What are ‘Rebels’ – the good guys
[30] I picked the wrong team…I feel like there is a cultural artifact that delivers this line
[31] (PN: I also think the curious case of Bengie Molina is interesting… Bengie was the Giants catcher before Buster Posey and he got traded to the Rangers the year Buster came into the league… Interestingly, Bengie’s Rangers played Buster’s Giants in the World Series… I’m not going to tell you who won J But what was interesting is that Bengie still got a ring… even though he lost, even though he was the enemy, he had inherent value after the Giants’ victory because he was part of it.. . even though he went to a different team for a while and lost with that team, he still gets the World Series win and a share of the spoils…  Not quite perfect maybe because he doesn’t come back to the team, but interesting…)

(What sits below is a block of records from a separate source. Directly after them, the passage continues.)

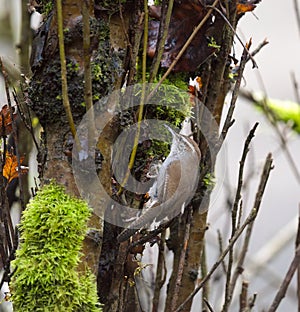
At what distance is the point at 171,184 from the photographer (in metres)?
0.99

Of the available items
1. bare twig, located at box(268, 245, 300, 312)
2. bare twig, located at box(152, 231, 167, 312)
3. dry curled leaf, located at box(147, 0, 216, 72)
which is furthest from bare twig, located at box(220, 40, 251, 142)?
bare twig, located at box(268, 245, 300, 312)

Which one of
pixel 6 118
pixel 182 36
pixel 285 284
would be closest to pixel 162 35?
pixel 182 36

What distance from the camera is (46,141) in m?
1.02

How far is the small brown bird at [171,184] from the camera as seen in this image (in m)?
0.97

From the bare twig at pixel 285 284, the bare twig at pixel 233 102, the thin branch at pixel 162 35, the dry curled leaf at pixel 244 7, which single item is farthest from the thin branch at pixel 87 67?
the bare twig at pixel 285 284

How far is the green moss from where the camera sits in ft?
3.04

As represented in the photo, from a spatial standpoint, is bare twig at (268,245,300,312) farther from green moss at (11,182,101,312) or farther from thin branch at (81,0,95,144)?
thin branch at (81,0,95,144)

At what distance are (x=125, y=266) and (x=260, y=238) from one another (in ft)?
11.7

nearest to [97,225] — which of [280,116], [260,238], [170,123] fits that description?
[170,123]

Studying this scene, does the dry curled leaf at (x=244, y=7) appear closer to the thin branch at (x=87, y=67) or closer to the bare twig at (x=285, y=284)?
the thin branch at (x=87, y=67)

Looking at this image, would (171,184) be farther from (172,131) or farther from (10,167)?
(10,167)

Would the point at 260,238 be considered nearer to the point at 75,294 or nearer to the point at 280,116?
the point at 280,116

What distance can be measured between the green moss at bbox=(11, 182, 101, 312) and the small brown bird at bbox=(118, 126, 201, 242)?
0.27 feet

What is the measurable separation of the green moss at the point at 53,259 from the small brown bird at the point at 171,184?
0.08 m
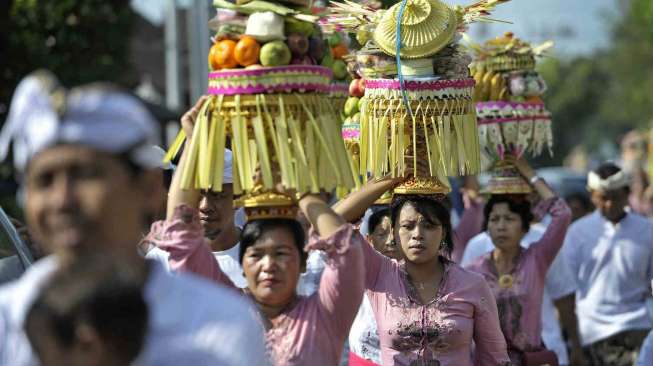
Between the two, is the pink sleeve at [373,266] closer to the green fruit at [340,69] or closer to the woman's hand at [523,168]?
the green fruit at [340,69]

[32] I was sitting in Pete’s one day and suddenly about 40 students march by chanting and holding signs.  It immediately caught my attention.  But upon closer inspection, 2 things drew my attention.  First, they were all men.  And Second, they were holding signs about how its up to men to stop rape.  I was sitting with a couple friends and we nodded our heads at each other and said ‘that there is all right’.  ‘Rape culture’ is a thing and men bear responsibility in trying to change it.  But then I saw a couple dudes from CL in the mix…and it, frankly, made me really proud of them.  I was glad that Jesus was in that mix…

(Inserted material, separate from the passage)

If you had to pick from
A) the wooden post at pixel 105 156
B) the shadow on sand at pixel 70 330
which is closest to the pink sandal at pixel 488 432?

[33] Ransom language is connected to the Christus Victor language…because in defeating the devil he frees us
[34] Grudem: Lotroo – distinct sense “to purchase someone’s freedom by praying a ransom’ and was used in secular contexts of purchasing freedom for a slave or a hostage held by an enemy*.”   It is a very specific verb with a narrow semantic range.  “saved” or “redeemed” doesn’t quite do it.  “Ransomed” is more of the thing
*this ties it to the military image…slave markets are filled by military campaigns…you probably could tell how well the Germanic campaigns were doing by the ‘stock’ at the slave market…but unlike the roman campaigns…God’s victory empties the slave markets instead of fills them
Grudem points out that you were ransomed from your slavery to ‘ways’ (“pattern of life”)…to patterns that you got from your family or cultural…generational, hereditary habits that hold you bound “an influence made by the accumulation of generations of tradition in a society that valued such ancestral wisdom.”  p88
[35] Which is emberassing, because men in their mid-30’s…ok…late 30s…are not the target demographic of this film.
[36] The “Exchange” in the first hunger games seems like it would work for #1 but the question of ‘who is the ransom paid to’ is a problem.  (I literally tear up every time I watch the “I volunteer as tribute” scene) In the first it cuts the wrong way, because God is in the position of the oppressive regime.  This gets at the weirdness of the debate.  Did Jesus take our place to satisfy the justice of God or to take the brunt of the Devil’s offensive.  Well, yes.
But under the Ransom metaphor, the protagonist gives herself in place of someone she desperately loves…lives…and then they battle the oppressive forces together (spoiler alert: even to the point of huge cost).  The clip is a little weird because Katniss is reluctant to let Prim face the risks of joining the resistance (where Jesus calls us to it), but I think the whole thing works under this heading.
[37] “The example theory of atonement rightly sees that Jesus functions paradigmatically for Christians.” Schreiner p69
[38] Evangelicals do this all the time.  Liberals distorted things and focused too narrowly on one corner of the story.  But in response to this, we reject whatever corner of the story they focused on, instead of give it its proper weight.
[39] We tend to shy away from this because it became unduly central to Liberal thought, but in its place as “a” component of the work of Christ, it is really important.
[40] Not sure where to put this, but I want to tip my hat to the fact that by looking at Peter’s categories, we are leaving out some big ideas.